---------- Recorded data ----------

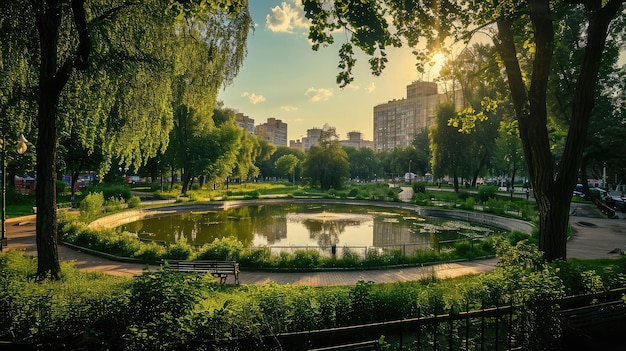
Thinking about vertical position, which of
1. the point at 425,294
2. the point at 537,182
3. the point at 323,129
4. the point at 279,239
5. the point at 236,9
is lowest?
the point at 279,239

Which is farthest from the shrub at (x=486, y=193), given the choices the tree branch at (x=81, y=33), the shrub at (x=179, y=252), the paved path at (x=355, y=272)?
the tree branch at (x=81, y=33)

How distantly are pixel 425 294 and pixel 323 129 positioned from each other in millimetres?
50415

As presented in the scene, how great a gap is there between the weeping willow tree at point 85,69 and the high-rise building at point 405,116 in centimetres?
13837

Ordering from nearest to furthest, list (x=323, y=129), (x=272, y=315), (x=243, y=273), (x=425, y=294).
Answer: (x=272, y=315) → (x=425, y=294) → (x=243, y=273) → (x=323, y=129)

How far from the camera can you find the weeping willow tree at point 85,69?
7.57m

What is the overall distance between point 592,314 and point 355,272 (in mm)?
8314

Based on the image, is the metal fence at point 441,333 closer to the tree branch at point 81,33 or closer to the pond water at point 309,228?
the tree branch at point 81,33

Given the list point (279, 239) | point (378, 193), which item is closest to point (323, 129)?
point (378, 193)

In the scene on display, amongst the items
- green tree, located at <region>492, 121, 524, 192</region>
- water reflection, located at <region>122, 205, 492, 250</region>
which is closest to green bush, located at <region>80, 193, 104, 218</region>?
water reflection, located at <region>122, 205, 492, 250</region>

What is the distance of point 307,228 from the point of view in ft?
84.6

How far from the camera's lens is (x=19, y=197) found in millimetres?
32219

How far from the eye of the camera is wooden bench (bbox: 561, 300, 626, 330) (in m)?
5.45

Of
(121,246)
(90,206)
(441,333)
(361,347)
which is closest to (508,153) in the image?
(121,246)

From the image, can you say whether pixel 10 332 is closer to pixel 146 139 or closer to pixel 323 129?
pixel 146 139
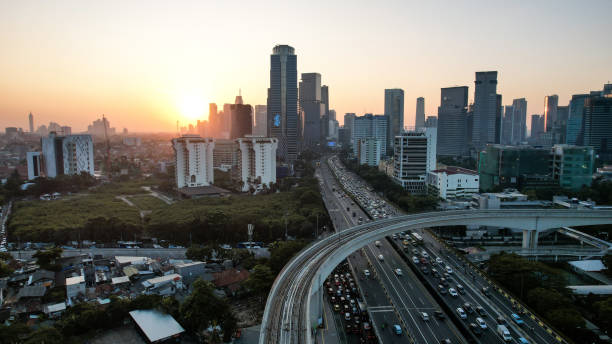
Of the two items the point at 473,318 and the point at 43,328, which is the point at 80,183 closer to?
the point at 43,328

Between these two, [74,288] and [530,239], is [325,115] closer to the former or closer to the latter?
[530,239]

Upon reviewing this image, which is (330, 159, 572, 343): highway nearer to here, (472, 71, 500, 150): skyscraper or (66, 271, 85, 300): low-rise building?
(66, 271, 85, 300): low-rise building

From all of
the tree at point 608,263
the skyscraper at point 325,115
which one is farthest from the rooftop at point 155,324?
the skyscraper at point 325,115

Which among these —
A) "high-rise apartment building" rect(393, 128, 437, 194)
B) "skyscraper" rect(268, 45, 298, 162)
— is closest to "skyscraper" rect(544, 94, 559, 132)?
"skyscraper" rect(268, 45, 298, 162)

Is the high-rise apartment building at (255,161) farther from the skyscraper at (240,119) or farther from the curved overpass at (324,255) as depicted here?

----------
---------- Recorded data ----------

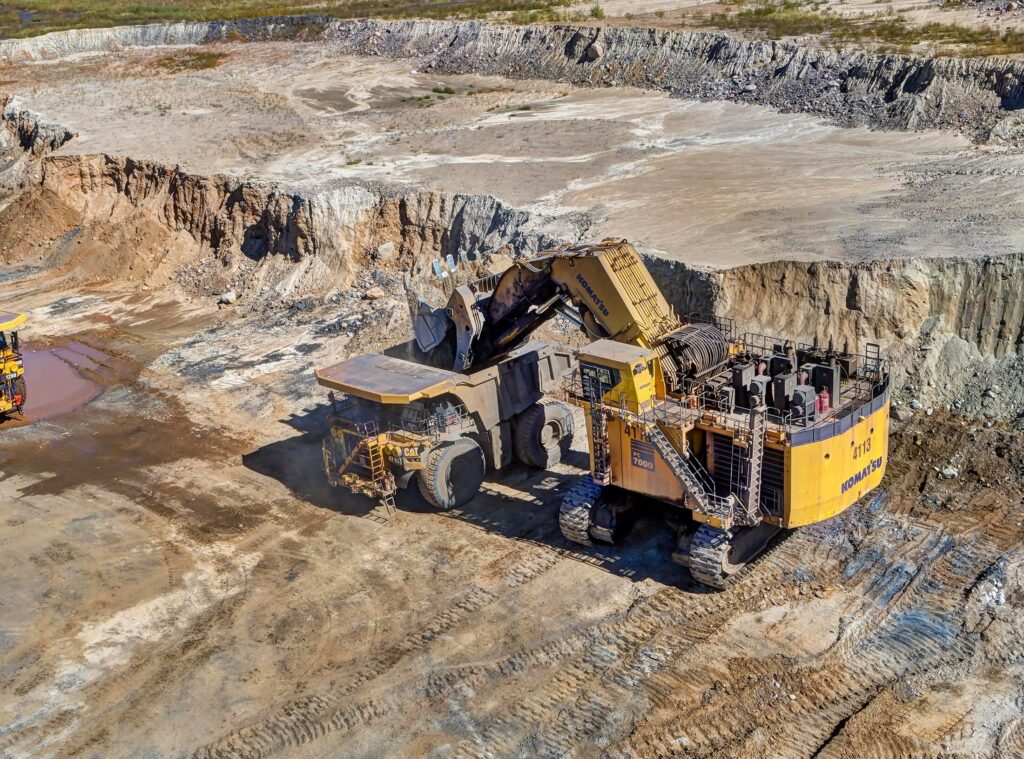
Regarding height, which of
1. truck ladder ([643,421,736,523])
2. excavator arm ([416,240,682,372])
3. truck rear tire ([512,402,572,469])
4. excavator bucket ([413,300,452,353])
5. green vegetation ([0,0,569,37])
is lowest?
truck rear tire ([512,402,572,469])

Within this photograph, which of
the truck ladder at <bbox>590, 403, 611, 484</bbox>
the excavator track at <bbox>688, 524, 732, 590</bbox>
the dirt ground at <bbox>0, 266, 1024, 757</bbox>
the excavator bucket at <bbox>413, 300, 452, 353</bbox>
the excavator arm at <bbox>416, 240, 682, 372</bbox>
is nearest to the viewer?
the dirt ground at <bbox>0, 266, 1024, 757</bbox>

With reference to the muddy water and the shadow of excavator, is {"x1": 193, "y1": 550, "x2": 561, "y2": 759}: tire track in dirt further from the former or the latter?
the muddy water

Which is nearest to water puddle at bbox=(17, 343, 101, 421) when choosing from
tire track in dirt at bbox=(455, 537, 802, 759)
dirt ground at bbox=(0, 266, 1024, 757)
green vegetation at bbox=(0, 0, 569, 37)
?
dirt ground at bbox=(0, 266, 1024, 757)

----------

Task requirements » Which lines in the material above contain the word "millimetres"? Copy each of them in full.

Solution to the exercise »
How distantly are pixel 425 294 and pixel 323 129 positioned from each other in millimetres?
How far from the camera's lens is (x=19, y=197) found in millimetres?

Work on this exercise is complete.